François Capois, l’intrépide héros, que l’ennemi reconnaît comme tel, est l’un des multiples héros guerriers d’Haïti.  Haïti en lutte pour sa libération de l’esclavage puis en lutte contre l’Occident qui lui impose sa loi par la voie de l’impérialisme américain lorsqu’il occupe son territoire en 1915. Les héros guerriers d’Haïti sont le socle de sa machine de guerre qui a pour fonction mythique de mettre en échec l’entreprise impérialiste de l’Occident.  L’ennemi de ces héros ne se trouve en aucune façon à l’intérieur de la culture; l’ennemi c’est l’Autre, c’est la différence, le Blanc, l’étranger.  Le héros guerrier haïtien inspire un sentiment d’irréductibilité face aux forces étrangères et le nationalisme duvaliériste a justement fondé sa légitimité sur le monument guerrier contre la formation de l’État.  Il est un soutien mythique à l’ordre des simulacres qui régit les relations de pouvoir.

[Questions sur la géométrie de la scène]
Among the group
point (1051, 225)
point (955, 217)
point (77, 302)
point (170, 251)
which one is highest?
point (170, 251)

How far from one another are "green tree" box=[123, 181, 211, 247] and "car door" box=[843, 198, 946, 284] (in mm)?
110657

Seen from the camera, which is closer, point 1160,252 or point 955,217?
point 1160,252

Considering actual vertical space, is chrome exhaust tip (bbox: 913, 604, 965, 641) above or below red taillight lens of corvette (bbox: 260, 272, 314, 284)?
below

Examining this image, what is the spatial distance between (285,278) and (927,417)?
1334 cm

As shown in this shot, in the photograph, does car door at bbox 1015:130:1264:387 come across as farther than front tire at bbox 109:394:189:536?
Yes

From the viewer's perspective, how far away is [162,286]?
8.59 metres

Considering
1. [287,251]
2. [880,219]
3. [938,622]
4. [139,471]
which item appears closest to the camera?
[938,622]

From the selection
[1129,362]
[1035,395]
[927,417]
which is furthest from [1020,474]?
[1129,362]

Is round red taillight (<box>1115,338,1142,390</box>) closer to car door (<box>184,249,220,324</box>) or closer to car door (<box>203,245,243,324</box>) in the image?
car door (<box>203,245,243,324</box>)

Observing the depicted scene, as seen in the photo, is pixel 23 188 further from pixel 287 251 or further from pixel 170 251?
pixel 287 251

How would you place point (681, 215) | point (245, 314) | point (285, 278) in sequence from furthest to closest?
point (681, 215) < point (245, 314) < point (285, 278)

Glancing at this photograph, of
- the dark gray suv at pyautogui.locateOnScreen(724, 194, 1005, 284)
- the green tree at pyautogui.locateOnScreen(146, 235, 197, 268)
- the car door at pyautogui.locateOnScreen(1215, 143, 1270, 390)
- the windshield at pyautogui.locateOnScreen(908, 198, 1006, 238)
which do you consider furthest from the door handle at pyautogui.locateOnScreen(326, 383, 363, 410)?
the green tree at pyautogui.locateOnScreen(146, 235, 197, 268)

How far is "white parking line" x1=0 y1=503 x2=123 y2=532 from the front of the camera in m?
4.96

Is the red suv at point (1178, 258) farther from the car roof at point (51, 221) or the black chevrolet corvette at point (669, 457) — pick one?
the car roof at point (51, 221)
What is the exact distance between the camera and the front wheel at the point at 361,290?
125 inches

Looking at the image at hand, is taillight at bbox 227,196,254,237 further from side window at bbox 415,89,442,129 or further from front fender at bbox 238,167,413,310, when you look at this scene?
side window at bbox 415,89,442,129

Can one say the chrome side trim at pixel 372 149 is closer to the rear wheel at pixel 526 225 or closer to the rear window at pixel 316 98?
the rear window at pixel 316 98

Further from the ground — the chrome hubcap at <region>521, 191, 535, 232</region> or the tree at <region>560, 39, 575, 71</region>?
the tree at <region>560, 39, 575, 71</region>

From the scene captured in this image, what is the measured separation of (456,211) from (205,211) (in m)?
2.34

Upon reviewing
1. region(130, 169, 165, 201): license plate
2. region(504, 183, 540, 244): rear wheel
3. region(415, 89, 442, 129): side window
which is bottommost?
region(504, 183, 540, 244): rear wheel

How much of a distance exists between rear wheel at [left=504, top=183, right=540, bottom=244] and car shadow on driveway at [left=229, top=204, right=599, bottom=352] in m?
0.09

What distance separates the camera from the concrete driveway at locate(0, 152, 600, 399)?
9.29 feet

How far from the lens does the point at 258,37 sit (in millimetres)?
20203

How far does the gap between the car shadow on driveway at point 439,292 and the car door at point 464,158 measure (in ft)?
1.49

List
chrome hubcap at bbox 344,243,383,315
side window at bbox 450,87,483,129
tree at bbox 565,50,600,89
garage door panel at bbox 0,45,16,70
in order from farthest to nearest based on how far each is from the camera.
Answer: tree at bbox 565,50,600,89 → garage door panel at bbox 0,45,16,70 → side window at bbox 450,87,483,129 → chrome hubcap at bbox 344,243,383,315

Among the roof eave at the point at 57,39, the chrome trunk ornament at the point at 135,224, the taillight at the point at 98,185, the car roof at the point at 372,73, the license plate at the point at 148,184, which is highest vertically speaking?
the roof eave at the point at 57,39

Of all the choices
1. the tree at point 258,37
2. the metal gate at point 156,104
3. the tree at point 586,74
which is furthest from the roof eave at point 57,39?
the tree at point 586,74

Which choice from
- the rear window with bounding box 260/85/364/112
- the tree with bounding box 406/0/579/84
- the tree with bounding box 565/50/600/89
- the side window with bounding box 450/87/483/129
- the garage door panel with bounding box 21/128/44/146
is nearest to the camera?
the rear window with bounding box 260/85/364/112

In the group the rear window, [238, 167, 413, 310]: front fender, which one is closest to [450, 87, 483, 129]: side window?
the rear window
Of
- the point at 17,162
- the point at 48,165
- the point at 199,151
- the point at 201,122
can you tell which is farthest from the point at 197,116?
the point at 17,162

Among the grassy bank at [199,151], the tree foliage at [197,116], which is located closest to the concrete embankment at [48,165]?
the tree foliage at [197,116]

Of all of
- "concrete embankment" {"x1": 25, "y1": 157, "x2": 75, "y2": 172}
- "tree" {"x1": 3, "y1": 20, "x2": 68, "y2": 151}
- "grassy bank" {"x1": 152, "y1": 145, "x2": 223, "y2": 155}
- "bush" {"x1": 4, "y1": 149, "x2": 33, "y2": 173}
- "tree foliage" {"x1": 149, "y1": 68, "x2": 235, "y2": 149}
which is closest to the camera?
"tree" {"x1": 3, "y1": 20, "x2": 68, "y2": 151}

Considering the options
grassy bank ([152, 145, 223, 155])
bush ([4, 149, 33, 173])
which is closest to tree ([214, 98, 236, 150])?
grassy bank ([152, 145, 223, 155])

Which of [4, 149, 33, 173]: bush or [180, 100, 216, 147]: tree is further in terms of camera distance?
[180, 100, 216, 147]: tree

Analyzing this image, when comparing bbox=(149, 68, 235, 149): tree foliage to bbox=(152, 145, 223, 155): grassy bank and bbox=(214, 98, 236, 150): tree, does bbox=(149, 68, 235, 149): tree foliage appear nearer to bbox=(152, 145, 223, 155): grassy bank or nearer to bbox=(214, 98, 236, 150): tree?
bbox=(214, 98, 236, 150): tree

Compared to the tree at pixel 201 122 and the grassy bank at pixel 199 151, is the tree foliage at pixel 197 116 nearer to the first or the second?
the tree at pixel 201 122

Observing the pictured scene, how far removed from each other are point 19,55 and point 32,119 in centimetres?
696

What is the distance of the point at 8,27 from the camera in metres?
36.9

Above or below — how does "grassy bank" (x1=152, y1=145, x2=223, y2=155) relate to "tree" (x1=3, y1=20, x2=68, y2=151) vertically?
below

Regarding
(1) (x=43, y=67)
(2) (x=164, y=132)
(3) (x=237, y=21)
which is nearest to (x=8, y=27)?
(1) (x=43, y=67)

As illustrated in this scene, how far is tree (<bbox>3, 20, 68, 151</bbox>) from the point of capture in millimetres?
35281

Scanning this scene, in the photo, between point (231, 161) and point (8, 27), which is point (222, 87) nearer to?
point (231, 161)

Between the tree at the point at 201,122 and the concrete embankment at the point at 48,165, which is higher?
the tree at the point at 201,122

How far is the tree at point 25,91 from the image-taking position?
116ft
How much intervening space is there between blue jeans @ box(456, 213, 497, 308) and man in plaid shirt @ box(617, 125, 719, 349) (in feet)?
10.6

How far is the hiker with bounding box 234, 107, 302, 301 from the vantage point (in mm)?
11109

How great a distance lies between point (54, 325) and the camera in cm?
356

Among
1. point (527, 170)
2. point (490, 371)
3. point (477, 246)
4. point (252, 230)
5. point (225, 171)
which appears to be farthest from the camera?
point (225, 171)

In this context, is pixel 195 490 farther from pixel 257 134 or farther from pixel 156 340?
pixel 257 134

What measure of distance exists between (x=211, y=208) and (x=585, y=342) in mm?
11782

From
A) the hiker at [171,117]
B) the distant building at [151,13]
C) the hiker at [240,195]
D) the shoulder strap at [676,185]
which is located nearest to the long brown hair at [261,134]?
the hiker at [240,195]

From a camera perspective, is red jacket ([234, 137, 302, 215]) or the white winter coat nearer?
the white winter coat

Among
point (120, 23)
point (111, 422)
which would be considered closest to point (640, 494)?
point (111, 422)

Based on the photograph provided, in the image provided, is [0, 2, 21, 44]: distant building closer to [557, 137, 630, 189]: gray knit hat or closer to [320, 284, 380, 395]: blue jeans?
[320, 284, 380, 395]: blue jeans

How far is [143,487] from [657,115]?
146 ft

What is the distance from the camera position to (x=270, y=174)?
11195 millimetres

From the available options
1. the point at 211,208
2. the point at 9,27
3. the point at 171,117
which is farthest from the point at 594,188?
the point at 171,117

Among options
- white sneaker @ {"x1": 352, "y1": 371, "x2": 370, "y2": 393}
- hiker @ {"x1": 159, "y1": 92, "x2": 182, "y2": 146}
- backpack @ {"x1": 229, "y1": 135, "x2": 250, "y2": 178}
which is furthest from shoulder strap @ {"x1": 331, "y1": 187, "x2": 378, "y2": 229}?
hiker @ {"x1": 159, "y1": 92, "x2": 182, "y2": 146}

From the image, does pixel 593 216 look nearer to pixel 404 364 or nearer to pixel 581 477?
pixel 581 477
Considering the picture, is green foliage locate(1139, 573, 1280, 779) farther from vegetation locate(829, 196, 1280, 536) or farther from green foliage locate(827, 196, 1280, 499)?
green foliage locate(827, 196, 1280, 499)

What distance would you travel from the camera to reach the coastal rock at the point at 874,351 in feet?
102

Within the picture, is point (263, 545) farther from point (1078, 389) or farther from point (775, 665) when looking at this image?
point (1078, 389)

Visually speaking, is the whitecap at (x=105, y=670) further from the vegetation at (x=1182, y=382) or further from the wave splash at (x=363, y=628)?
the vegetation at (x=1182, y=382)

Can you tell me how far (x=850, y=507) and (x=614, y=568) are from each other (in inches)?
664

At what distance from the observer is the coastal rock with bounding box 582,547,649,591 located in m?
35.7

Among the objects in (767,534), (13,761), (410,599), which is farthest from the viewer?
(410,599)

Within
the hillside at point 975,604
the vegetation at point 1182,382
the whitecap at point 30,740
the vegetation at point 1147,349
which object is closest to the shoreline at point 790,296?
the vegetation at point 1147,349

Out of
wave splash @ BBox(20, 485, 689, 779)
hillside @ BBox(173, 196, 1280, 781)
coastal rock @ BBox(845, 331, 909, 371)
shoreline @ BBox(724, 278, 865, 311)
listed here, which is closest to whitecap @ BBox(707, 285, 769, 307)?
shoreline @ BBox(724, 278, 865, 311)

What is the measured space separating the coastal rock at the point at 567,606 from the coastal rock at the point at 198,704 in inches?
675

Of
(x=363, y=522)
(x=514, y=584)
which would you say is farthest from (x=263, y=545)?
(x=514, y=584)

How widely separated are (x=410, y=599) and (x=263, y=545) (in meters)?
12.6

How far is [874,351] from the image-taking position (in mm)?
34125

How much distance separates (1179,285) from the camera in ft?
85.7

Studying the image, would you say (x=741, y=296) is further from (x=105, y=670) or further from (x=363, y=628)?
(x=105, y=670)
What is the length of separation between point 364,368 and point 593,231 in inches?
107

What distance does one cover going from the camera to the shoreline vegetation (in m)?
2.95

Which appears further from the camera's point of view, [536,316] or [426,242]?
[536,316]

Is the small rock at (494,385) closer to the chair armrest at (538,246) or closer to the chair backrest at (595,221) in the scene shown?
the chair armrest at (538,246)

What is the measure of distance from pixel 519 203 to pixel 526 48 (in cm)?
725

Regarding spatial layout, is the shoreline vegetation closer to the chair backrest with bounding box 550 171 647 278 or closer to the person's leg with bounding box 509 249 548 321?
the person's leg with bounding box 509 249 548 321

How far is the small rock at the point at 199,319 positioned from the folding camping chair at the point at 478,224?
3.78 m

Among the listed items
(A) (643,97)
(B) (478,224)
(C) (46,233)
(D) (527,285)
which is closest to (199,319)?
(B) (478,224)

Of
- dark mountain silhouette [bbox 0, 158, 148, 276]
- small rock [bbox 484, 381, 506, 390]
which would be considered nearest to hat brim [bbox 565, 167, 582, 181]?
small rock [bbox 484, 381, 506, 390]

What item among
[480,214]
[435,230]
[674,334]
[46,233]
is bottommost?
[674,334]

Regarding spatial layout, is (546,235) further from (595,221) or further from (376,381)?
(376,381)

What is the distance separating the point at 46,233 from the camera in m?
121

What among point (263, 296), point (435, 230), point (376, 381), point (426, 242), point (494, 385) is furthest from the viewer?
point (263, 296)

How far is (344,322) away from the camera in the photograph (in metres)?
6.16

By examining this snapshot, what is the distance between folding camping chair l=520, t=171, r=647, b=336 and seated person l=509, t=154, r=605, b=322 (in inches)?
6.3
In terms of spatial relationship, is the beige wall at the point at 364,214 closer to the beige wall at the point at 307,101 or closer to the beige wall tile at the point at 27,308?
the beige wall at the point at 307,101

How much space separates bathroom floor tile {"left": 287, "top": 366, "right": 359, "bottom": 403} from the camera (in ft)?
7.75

● À faire
A: Restituez telles quelles les rangées, depuis la première jusqu'à la ligne contenant « point (681, 215) < », celle-ci comprise.
B: Reprenez l'extrait sur les héros guerriers d'Haïti à la suite de sa dernière phrase et poursuivez-le.

● Corrigé de l'exercice
A:
Among the group
point (1051, 225)
point (955, 217)
point (77, 302)
point (170, 251)
which one is highest?
point (170, 251)

How far from one another are "green tree" box=[123, 181, 211, 247] and "car door" box=[843, 198, 946, 284] (in mm)?
110657

Seen from the camera, which is closer, point 1160,252 or point 955,217?
point 1160,252

Considering actual vertical space, is chrome exhaust tip (bbox: 913, 604, 965, 641) above or below red taillight lens of corvette (bbox: 260, 272, 314, 284)?
below

Examining this image, what is the spatial distance between (285,278) and (927,417)?
1334 cm

As shown in this shot, in the photograph, does car door at bbox 1015:130:1264:387 come across as farther than front tire at bbox 109:394:189:536?
Yes

From the viewer's perspective, how far away is [162,286]?
8.59 metres

Considering
1. [287,251]
2. [880,219]
3. [938,622]
4. [139,471]
which item appears closest to the camera?
[938,622]

From the selection
[1129,362]
[1035,395]
[927,417]
which is furthest from [1020,474]?
[1129,362]

Is round red taillight (<box>1115,338,1142,390</box>) closer to car door (<box>184,249,220,324</box>) or closer to car door (<box>203,245,243,324</box>) in the image?
car door (<box>203,245,243,324</box>)

Observing the depicted scene, as seen in the photo, is pixel 23 188 further from pixel 287 251 or further from pixel 170 251?
pixel 287 251

How would you place point (681, 215) | point (245, 314) | point (285, 278) in sequence from furthest to closest?
point (681, 215) < point (245, 314) < point (285, 278)

B:
De l’école, qui procède essentiellement de la mémorisation, au fondement social et rituel de la société, le monument s’impose, envahit et subjugue le rapport à soi, au monde, aux esprits et à Dieu. En février 1986, le départ de Duvalier s’accompagne de la destruction de monuments historiques.  Pour un moment, les Haïtiens tournent le dos à l’histoire et la passe en jugement.  Ils condamnent ceux qui ont usé de tant de violence envers eux depuis si longtemps et détruisent ce qu fait signe de leur passage.  La chasse aux tontons macoutes fait plus de deux cents morts en deux jours et celle-ci s’accompagne de la destruction et du pillage de tous les biens leur appartenant.  Le mausolée de François Duvalier est détruit et, comme en Allemagne avec le mur de Berlin, on s’approprie des morceaux de pierre provenant du tombeau.  La plaque de la statue du “Nègre Marron” est enlevée et sa flamme éteinte, la statue de Christophe Colomb est arrachée de son socle.  la croix en béton que Simone Duvalier avait fait ériger et au bas de laquelle (rapporte Eve di Chiara 1988) se faisaient des sacrifices humains a été déracinée, dechouke.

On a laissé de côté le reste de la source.